#### Exercise
Copy the items from their beginning through the line containing "28 centimetres", swapping every "wheel spoke" for "rim spoke" and leaving everything else unchanged.

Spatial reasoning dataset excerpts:

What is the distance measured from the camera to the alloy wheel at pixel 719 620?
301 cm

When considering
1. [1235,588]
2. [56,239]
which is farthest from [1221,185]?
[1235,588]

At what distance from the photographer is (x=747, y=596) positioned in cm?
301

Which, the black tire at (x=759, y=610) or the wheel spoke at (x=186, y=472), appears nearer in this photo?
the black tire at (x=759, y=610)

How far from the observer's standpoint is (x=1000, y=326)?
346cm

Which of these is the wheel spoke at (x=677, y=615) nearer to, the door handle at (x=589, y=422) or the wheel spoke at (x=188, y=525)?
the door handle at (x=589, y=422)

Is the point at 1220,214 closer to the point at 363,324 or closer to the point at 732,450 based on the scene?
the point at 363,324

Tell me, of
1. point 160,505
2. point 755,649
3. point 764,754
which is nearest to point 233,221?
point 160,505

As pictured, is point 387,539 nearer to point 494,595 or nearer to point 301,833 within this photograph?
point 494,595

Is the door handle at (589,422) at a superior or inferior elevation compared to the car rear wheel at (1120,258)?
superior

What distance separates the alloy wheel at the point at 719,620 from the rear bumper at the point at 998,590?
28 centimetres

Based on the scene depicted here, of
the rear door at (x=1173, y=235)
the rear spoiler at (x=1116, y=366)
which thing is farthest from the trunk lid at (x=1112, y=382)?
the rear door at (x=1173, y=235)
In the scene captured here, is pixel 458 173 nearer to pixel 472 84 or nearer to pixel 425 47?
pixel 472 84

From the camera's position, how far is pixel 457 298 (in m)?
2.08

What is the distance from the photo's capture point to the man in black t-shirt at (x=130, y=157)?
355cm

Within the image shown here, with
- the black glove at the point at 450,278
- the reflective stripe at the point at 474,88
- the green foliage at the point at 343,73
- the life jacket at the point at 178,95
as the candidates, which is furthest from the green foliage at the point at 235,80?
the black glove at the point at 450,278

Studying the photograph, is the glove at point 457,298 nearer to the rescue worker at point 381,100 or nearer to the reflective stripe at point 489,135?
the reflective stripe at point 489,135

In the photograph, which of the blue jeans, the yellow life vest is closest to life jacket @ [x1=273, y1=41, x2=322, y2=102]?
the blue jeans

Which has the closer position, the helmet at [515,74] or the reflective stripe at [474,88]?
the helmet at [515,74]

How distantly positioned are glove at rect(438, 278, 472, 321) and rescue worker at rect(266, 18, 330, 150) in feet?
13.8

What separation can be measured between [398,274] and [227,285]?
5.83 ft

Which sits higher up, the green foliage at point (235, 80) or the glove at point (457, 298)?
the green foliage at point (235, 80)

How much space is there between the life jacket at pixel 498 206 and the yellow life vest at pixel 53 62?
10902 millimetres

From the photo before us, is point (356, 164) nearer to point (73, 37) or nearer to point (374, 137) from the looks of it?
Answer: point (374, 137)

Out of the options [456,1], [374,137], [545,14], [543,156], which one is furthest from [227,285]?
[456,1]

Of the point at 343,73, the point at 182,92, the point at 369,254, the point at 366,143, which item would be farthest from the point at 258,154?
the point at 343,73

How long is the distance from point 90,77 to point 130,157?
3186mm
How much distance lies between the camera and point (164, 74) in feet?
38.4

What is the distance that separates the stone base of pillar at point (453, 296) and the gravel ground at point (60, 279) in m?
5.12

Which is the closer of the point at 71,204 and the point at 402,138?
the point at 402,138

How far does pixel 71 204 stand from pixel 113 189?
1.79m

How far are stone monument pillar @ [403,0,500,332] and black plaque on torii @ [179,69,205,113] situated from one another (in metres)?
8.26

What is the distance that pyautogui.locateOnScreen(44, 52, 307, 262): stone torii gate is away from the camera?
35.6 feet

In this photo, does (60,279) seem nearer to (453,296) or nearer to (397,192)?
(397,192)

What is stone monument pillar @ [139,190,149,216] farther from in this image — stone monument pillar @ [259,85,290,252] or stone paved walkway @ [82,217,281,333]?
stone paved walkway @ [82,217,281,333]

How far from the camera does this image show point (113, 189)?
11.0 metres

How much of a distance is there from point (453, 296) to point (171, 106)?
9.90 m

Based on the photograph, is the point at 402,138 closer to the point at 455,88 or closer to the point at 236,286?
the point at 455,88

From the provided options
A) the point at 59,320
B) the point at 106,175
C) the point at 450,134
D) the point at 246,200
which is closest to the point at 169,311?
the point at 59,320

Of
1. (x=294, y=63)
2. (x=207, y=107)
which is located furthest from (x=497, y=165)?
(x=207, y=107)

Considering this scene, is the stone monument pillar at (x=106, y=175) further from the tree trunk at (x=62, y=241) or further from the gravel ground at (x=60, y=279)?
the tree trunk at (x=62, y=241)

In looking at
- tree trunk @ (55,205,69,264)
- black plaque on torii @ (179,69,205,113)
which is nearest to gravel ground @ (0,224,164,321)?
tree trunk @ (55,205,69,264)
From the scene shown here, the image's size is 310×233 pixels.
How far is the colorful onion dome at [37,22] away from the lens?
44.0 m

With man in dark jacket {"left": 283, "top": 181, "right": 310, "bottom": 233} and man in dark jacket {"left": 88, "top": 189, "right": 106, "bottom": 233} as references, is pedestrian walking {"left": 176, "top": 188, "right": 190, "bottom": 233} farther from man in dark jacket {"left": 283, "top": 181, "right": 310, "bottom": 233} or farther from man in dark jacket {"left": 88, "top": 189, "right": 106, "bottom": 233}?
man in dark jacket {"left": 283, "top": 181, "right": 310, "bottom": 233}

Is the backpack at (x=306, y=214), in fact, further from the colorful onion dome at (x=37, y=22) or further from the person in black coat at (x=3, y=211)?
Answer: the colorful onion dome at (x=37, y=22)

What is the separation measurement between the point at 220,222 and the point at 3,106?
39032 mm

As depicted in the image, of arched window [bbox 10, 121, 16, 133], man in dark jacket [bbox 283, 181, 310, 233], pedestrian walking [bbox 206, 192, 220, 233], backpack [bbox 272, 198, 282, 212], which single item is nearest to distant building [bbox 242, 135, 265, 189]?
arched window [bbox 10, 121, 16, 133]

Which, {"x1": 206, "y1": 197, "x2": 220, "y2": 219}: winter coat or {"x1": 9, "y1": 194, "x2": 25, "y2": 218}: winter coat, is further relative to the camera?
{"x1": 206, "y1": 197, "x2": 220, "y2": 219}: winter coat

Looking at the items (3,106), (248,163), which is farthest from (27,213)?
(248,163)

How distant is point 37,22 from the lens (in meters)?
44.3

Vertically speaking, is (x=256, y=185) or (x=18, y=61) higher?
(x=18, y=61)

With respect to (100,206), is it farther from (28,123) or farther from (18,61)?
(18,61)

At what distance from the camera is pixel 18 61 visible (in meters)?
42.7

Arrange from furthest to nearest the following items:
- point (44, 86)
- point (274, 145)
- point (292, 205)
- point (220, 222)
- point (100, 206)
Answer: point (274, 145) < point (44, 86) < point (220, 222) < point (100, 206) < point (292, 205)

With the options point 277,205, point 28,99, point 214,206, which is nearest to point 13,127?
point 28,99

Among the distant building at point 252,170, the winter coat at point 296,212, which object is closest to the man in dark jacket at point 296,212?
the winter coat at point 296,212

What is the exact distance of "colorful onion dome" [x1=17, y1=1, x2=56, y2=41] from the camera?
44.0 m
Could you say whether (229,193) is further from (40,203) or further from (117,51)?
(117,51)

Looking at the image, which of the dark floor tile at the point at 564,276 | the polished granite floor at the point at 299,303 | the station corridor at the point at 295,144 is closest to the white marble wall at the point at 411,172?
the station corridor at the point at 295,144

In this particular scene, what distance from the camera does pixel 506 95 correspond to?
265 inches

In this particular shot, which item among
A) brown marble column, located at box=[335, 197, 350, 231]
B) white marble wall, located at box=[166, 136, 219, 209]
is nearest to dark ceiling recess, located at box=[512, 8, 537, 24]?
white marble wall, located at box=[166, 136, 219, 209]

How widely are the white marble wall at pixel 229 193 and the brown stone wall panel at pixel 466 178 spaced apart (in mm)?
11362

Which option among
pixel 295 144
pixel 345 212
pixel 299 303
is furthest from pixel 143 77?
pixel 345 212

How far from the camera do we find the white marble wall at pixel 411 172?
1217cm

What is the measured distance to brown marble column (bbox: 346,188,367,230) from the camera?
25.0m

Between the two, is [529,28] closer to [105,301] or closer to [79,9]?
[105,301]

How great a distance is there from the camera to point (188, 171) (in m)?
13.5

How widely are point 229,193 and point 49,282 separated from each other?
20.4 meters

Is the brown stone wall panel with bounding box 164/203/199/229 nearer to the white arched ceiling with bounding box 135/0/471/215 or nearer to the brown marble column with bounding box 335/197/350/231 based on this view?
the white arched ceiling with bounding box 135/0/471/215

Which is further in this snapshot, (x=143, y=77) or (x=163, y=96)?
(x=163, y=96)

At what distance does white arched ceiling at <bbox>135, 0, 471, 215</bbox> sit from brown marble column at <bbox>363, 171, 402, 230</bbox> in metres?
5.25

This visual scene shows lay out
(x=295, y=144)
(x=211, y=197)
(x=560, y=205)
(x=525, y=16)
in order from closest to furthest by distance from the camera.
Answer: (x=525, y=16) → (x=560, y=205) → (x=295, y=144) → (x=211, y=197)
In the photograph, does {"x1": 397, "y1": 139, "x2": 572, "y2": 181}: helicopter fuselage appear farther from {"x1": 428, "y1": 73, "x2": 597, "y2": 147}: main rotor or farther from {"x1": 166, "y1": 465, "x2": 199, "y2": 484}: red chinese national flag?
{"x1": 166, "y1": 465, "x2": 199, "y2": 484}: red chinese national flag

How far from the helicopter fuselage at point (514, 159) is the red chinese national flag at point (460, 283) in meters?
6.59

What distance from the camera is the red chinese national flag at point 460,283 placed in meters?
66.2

#### Correct result
What is the distance measured from the camera to the alloy wheel at pixel 719 620?
301 cm

When considering
1. [1235,588]
2. [56,239]
which is farthest from [1221,185]?
[1235,588]

At what distance from the photographer is (x=747, y=596) positioned in cm?
301

Which, the black tire at (x=759, y=610) or the rim spoke at (x=186, y=472), appears nearer in this photo?
the black tire at (x=759, y=610)

How far from the observer's standpoint is (x=1000, y=326)?
346cm

Which of these is the rim spoke at (x=677, y=615) nearer to, the door handle at (x=589, y=422) or the rim spoke at (x=188, y=525)?
the door handle at (x=589, y=422)

Is the point at 1220,214 closer to the point at 363,324 or closer to the point at 732,450 based on the scene?
the point at 363,324

Tell me, of
1. point 160,505
2. point 755,649
3. point 764,754
which is nearest to point 233,221?
point 160,505

As pictured, is point 387,539 nearer to point 494,595 or nearer to point 301,833 within this photograph?
point 494,595

Is the door handle at (589,422) at a superior or inferior elevation compared to the car rear wheel at (1120,258)?
superior

What distance separates the alloy wheel at the point at 719,620 from the rear bumper at the point at 998,590?
28 centimetres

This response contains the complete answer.